Sivas Kongresi'nde yer alan bütün büyükleri, başta Gazi Mustafa Kemal Atatürk olmak üzere minnet ve şükranla yad ettiklerini dile getiren Kurtulmuş, "Bazen insanlar, içinde bulundukları dönemin önemini belki yeterince yaşadıkları için o dönem içerisinde kavrayamayabilirler. 2023 yılı böylesine anlamlı ve önemli bir yıldır.

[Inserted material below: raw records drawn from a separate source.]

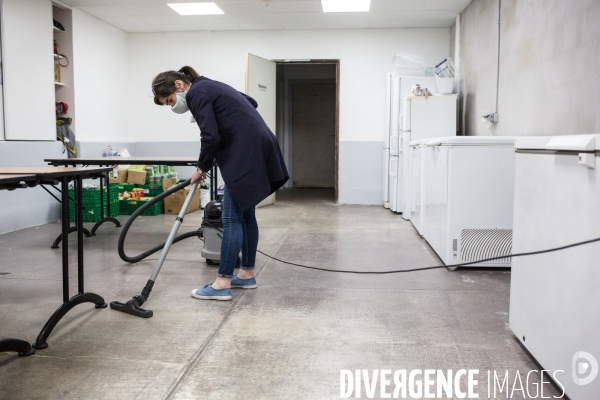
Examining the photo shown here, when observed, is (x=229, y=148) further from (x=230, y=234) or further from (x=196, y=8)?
(x=196, y=8)

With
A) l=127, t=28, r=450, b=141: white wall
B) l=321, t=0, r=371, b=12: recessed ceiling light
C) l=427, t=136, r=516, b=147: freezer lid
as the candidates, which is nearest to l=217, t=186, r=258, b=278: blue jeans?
l=427, t=136, r=516, b=147: freezer lid

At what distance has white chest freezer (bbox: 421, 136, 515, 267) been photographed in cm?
305

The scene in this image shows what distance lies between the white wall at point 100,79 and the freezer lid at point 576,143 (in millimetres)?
5493

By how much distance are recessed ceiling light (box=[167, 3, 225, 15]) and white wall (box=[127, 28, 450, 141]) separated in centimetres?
97

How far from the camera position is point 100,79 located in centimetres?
637

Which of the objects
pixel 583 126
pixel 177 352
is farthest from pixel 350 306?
pixel 583 126

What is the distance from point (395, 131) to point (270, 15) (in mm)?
2118

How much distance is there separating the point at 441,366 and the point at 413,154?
10.9 ft

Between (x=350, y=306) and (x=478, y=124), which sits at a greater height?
(x=478, y=124)

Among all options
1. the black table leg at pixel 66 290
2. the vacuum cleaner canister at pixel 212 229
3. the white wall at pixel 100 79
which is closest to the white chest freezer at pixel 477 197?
the vacuum cleaner canister at pixel 212 229

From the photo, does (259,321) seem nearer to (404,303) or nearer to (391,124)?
(404,303)

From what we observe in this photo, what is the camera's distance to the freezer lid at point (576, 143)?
1305 millimetres

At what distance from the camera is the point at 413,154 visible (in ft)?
16.0

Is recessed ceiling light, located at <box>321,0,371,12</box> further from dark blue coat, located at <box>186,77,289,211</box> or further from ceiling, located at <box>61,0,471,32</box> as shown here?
dark blue coat, located at <box>186,77,289,211</box>
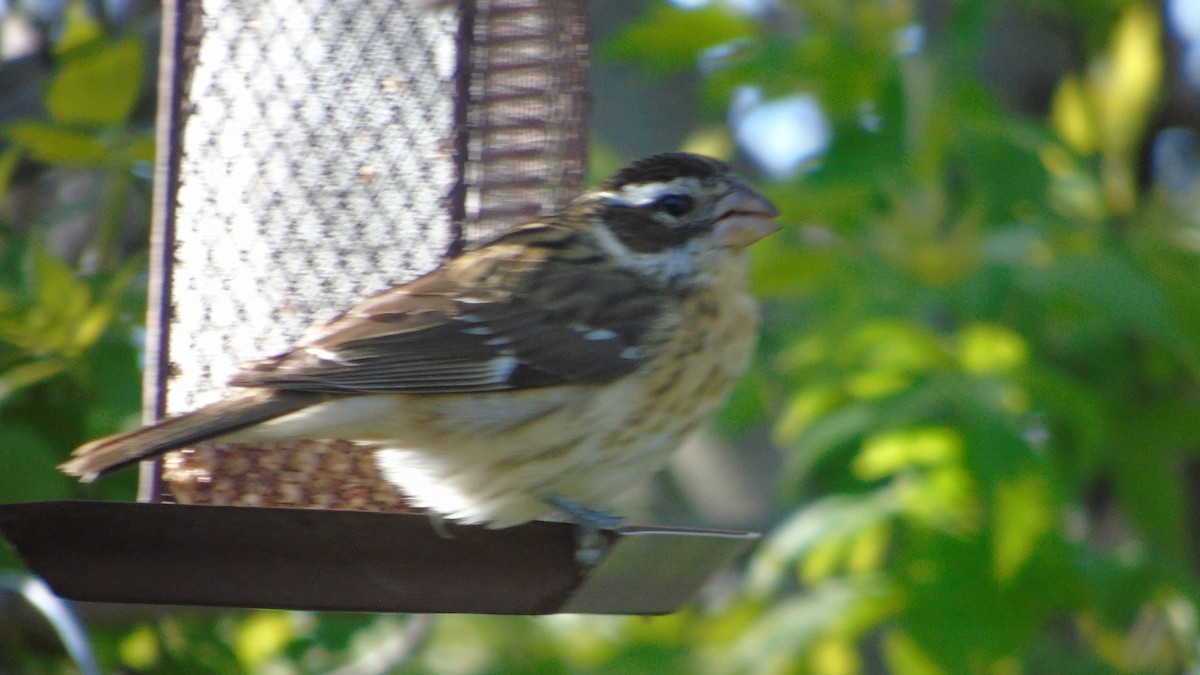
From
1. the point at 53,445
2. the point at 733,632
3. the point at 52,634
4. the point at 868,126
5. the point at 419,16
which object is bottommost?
the point at 733,632

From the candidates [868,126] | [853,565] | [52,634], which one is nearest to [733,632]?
[853,565]

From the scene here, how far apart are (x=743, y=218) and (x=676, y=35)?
1.33m

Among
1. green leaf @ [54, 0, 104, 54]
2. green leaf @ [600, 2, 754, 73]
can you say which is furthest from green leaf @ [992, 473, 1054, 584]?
green leaf @ [54, 0, 104, 54]

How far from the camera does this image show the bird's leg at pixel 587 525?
247 cm

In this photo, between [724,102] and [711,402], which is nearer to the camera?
[711,402]

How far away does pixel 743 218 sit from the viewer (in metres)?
2.93

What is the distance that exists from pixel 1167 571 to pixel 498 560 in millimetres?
1925

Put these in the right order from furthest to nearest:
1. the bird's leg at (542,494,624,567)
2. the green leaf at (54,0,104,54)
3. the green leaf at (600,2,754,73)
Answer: the green leaf at (600,2,754,73)
the green leaf at (54,0,104,54)
the bird's leg at (542,494,624,567)

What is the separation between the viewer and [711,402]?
287 centimetres

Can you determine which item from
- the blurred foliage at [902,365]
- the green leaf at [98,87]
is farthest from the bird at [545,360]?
the green leaf at [98,87]

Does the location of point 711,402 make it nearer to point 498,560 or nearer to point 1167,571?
point 498,560

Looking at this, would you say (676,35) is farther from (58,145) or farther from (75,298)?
(75,298)

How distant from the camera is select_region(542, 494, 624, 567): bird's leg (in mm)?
2467

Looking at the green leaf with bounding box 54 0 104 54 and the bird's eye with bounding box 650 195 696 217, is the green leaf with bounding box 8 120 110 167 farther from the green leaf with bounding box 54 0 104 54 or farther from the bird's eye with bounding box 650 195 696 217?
the bird's eye with bounding box 650 195 696 217
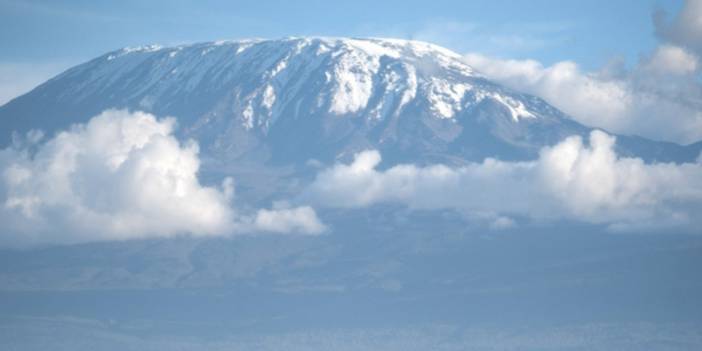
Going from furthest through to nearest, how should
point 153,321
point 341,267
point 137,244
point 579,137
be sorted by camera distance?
point 579,137 < point 137,244 < point 341,267 < point 153,321

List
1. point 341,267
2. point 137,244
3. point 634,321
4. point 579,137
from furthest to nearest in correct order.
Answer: point 579,137
point 137,244
point 341,267
point 634,321

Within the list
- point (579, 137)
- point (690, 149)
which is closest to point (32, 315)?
point (579, 137)

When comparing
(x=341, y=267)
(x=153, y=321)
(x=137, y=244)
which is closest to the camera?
(x=153, y=321)

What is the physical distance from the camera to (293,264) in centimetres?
15675

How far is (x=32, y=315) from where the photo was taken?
14225 centimetres

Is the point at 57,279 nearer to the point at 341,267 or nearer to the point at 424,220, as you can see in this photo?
the point at 341,267

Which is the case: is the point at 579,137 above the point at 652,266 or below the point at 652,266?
above

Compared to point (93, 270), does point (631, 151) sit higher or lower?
higher

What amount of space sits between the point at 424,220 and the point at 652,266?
39.4 meters

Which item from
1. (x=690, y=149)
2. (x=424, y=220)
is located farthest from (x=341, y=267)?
(x=690, y=149)

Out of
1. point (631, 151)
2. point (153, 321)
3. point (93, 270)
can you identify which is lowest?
point (153, 321)

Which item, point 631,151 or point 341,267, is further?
point 631,151

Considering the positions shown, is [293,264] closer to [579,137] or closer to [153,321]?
[153,321]

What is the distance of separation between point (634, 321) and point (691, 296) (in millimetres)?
11414
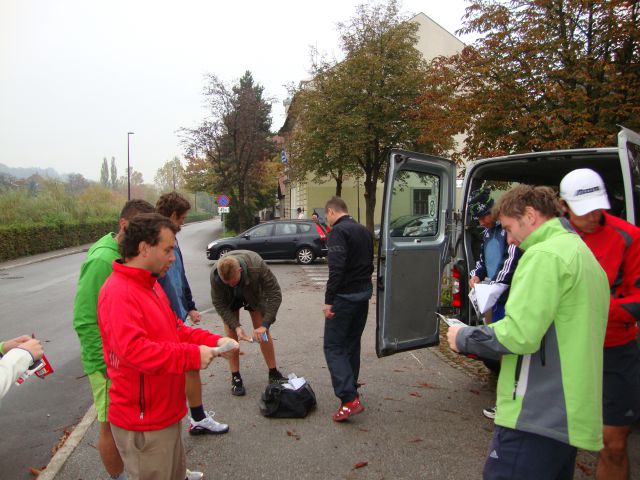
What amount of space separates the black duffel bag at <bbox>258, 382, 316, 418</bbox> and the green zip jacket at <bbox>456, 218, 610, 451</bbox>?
257 centimetres

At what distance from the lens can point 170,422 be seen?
7.58 feet

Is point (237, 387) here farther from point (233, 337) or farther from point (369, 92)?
point (369, 92)

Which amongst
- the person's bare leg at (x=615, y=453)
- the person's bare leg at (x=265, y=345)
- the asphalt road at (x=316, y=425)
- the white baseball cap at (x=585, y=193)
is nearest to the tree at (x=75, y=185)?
the asphalt road at (x=316, y=425)

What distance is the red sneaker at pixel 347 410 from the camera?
413 centimetres

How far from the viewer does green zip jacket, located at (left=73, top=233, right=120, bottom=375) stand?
2.74 m

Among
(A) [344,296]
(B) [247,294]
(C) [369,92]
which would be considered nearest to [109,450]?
(B) [247,294]

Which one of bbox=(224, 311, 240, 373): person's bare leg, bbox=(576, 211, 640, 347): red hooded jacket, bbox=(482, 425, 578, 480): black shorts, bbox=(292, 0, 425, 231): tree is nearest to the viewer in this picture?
bbox=(482, 425, 578, 480): black shorts

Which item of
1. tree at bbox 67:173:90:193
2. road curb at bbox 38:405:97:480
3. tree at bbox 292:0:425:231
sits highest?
tree at bbox 292:0:425:231

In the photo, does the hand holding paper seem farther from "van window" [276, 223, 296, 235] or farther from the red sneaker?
"van window" [276, 223, 296, 235]

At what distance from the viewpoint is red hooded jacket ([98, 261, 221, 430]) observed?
82.7 inches

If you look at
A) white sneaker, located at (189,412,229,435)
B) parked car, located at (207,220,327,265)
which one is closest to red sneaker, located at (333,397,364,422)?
white sneaker, located at (189,412,229,435)

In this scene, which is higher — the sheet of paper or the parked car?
the sheet of paper

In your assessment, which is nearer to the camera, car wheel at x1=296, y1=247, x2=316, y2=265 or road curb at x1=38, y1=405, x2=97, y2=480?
road curb at x1=38, y1=405, x2=97, y2=480

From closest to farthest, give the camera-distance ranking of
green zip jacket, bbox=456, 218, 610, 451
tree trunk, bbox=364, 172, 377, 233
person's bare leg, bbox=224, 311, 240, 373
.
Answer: green zip jacket, bbox=456, 218, 610, 451
person's bare leg, bbox=224, 311, 240, 373
tree trunk, bbox=364, 172, 377, 233
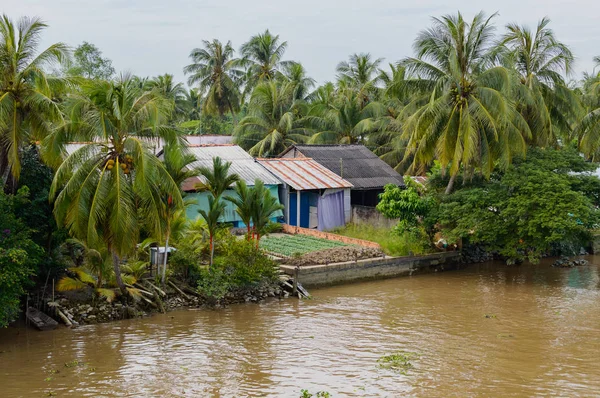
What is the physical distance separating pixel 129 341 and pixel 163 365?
5.69 ft

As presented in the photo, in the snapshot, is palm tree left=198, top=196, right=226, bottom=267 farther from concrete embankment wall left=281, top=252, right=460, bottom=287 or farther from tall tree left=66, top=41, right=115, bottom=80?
tall tree left=66, top=41, right=115, bottom=80

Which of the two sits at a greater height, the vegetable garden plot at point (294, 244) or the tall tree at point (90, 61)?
the tall tree at point (90, 61)

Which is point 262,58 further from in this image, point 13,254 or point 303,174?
point 13,254

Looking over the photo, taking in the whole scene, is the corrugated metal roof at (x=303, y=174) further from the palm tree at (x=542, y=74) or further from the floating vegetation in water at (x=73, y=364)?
the floating vegetation in water at (x=73, y=364)

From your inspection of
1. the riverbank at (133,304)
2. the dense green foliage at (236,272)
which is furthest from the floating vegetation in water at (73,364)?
the dense green foliage at (236,272)

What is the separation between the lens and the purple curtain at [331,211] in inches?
982

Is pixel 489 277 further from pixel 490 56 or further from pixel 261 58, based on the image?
pixel 261 58

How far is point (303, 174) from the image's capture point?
25438mm

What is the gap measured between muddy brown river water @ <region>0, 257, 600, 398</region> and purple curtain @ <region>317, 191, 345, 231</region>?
5.91 meters

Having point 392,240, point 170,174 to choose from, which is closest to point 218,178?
point 170,174

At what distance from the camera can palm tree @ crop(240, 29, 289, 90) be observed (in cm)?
3806

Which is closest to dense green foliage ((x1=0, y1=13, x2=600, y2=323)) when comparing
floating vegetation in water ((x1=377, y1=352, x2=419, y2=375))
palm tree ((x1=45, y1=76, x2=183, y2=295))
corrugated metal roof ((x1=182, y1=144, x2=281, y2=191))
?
palm tree ((x1=45, y1=76, x2=183, y2=295))

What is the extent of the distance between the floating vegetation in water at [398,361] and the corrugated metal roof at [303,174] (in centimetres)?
1130

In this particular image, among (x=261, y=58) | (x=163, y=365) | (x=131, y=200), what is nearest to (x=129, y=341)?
(x=163, y=365)
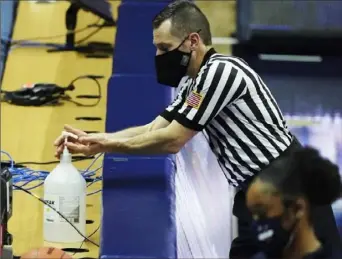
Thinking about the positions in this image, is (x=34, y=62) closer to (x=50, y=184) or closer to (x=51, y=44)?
(x=51, y=44)

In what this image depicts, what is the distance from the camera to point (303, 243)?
1.84 metres

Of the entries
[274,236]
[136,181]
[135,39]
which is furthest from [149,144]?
[135,39]

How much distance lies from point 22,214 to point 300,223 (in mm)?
1166

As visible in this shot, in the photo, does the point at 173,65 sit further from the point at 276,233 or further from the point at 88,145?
the point at 276,233

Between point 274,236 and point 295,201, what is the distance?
10 cm

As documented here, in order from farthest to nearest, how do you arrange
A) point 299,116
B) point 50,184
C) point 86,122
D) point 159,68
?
1. point 299,116
2. point 86,122
3. point 159,68
4. point 50,184

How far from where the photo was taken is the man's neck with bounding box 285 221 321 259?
5.96ft

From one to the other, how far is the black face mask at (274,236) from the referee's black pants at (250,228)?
64 millimetres

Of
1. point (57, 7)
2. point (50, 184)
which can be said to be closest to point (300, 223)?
point (50, 184)

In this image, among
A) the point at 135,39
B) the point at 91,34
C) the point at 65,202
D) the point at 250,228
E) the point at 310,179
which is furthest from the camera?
the point at 91,34

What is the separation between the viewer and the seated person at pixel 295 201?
1.77m

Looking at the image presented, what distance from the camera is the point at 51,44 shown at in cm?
429

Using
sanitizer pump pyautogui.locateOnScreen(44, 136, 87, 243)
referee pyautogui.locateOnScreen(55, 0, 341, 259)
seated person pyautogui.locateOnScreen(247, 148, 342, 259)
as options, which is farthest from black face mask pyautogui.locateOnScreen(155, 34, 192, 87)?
seated person pyautogui.locateOnScreen(247, 148, 342, 259)

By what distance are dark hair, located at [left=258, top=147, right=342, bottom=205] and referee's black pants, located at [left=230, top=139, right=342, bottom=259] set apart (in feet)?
0.12
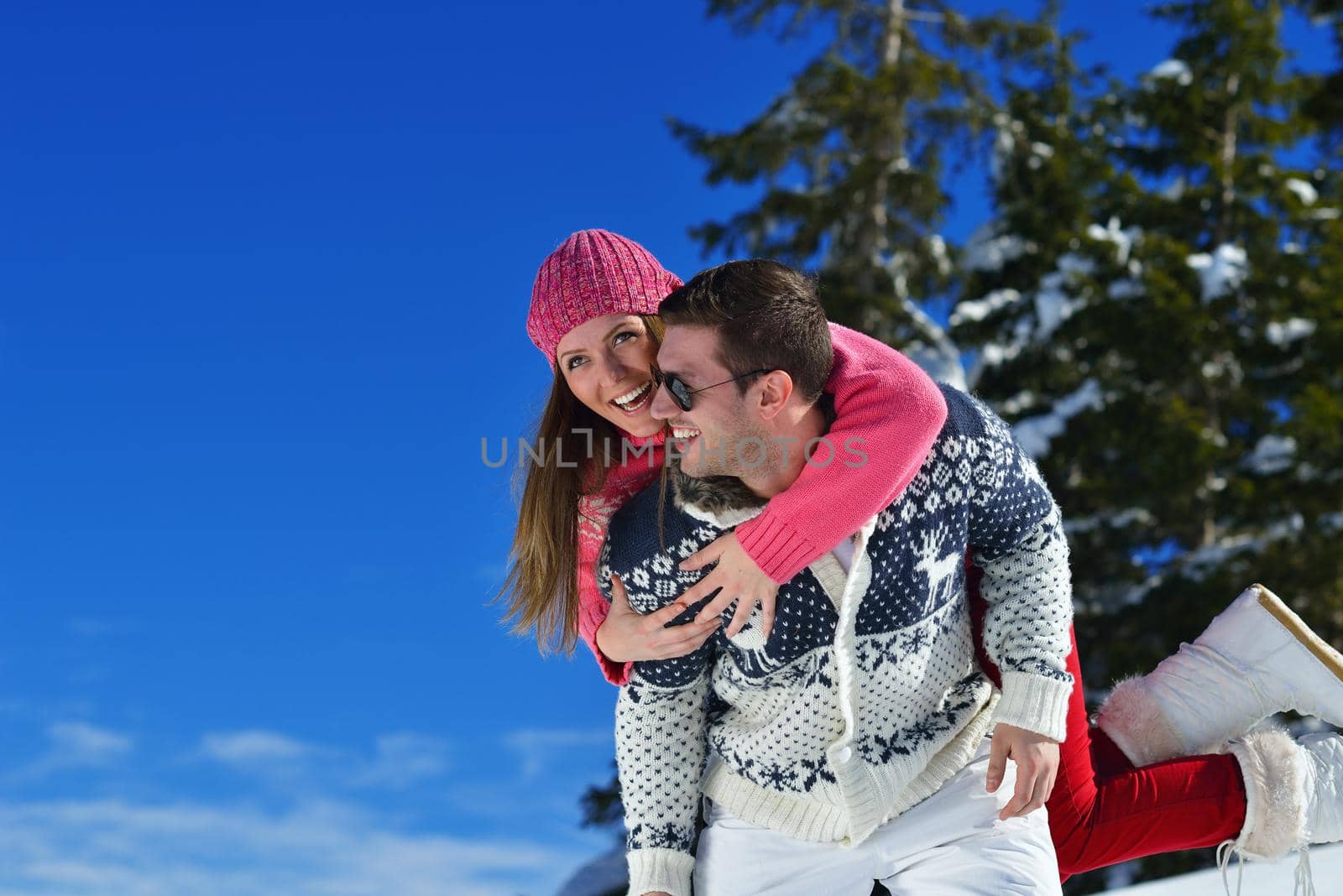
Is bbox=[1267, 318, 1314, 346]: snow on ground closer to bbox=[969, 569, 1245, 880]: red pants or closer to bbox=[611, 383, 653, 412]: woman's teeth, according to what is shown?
bbox=[969, 569, 1245, 880]: red pants

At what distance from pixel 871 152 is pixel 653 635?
894 cm

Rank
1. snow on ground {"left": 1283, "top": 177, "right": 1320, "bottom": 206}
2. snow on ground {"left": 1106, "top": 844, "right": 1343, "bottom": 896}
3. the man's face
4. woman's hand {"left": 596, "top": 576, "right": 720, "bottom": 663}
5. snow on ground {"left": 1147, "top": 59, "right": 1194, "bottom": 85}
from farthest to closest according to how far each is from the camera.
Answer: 1. snow on ground {"left": 1147, "top": 59, "right": 1194, "bottom": 85}
2. snow on ground {"left": 1283, "top": 177, "right": 1320, "bottom": 206}
3. snow on ground {"left": 1106, "top": 844, "right": 1343, "bottom": 896}
4. woman's hand {"left": 596, "top": 576, "right": 720, "bottom": 663}
5. the man's face

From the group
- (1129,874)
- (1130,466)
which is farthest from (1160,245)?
(1129,874)

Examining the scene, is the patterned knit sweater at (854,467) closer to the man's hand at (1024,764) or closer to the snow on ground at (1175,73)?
the man's hand at (1024,764)

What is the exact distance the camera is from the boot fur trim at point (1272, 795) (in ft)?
8.20

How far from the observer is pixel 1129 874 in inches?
376

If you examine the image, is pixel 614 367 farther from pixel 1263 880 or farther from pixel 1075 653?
pixel 1263 880

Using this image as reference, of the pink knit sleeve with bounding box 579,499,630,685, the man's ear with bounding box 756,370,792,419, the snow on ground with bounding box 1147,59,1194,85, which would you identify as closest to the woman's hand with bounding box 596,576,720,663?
the pink knit sleeve with bounding box 579,499,630,685

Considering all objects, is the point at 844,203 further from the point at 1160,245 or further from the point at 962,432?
the point at 962,432

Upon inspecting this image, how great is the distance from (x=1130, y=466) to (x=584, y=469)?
865 centimetres

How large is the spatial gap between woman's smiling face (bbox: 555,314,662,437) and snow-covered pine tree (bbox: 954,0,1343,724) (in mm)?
7867

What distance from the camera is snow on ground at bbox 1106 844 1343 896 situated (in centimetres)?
308

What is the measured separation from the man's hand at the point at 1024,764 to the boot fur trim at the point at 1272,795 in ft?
2.08

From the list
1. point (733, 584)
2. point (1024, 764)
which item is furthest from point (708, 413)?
point (1024, 764)
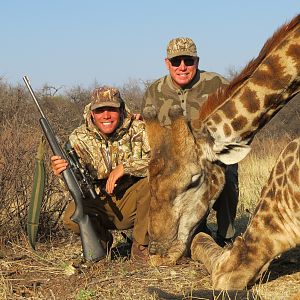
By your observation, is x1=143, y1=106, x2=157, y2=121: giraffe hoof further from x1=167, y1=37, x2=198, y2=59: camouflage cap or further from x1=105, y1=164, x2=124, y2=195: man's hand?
x1=167, y1=37, x2=198, y2=59: camouflage cap

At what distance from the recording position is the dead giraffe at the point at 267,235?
5.07 meters

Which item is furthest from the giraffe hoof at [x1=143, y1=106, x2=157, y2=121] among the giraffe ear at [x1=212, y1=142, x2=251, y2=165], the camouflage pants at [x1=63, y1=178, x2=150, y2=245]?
the camouflage pants at [x1=63, y1=178, x2=150, y2=245]

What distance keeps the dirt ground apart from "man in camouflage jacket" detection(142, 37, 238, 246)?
93 centimetres

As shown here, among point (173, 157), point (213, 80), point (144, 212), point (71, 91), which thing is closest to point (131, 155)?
point (144, 212)

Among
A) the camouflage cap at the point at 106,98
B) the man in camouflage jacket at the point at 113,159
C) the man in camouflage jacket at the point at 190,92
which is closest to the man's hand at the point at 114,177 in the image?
the man in camouflage jacket at the point at 113,159

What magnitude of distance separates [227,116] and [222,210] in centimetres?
172

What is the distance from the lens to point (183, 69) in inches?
281

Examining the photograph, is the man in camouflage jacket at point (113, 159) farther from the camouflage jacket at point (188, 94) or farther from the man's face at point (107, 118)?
the camouflage jacket at point (188, 94)

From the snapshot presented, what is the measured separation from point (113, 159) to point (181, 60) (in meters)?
1.49

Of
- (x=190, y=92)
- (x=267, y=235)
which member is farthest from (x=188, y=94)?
(x=267, y=235)

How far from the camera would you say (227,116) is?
560cm

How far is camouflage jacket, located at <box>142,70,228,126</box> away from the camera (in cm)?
720

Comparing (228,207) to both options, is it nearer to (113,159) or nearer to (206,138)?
(113,159)

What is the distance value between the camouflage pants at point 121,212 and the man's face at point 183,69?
4.51ft
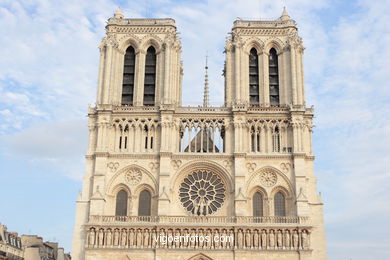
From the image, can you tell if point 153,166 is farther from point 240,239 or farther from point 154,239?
point 240,239

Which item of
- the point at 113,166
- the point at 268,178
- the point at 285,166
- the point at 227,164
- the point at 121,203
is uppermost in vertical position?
the point at 227,164

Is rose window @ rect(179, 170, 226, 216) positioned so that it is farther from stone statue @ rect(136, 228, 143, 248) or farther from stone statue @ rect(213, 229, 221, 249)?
stone statue @ rect(136, 228, 143, 248)

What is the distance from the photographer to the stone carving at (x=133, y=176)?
42156 mm

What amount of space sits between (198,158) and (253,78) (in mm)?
9075

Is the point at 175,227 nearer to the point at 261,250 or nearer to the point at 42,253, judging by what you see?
the point at 261,250

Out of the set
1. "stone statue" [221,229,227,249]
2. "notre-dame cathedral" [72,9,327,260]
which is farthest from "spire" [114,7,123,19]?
"stone statue" [221,229,227,249]

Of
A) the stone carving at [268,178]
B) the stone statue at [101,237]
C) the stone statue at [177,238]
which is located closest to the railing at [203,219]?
the stone statue at [177,238]

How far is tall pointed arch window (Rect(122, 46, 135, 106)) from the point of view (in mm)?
45531

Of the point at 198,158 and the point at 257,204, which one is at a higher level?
the point at 198,158

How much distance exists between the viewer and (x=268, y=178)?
42.1 metres

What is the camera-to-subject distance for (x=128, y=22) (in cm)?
4709

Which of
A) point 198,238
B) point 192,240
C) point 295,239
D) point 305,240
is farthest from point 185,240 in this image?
point 305,240

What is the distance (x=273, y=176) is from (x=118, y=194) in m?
12.5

Allah'a çok şükür hepimiz 2023 yılına erişmiş ve 2023'ten hem geçmişe doğru bir asırlık Cumhuriyetimizin birikimlerini değerlendirebilecek hem de 2023'ten sonra Türkiye'nin ikinci asrını, Cumhuriyetin ikinci asrını yani Türkiye Yüzyılı hedeflerini tasarlayabilecek bir noktadayız. 2023, bir asır evvel başlatılan büyük mücadelenin adımlarının döşendiği bir mücadelenin üzerinden tam bir asır geçtikten sonra gerçekleştirdiğimiz bir tarihtir." diye konuştu.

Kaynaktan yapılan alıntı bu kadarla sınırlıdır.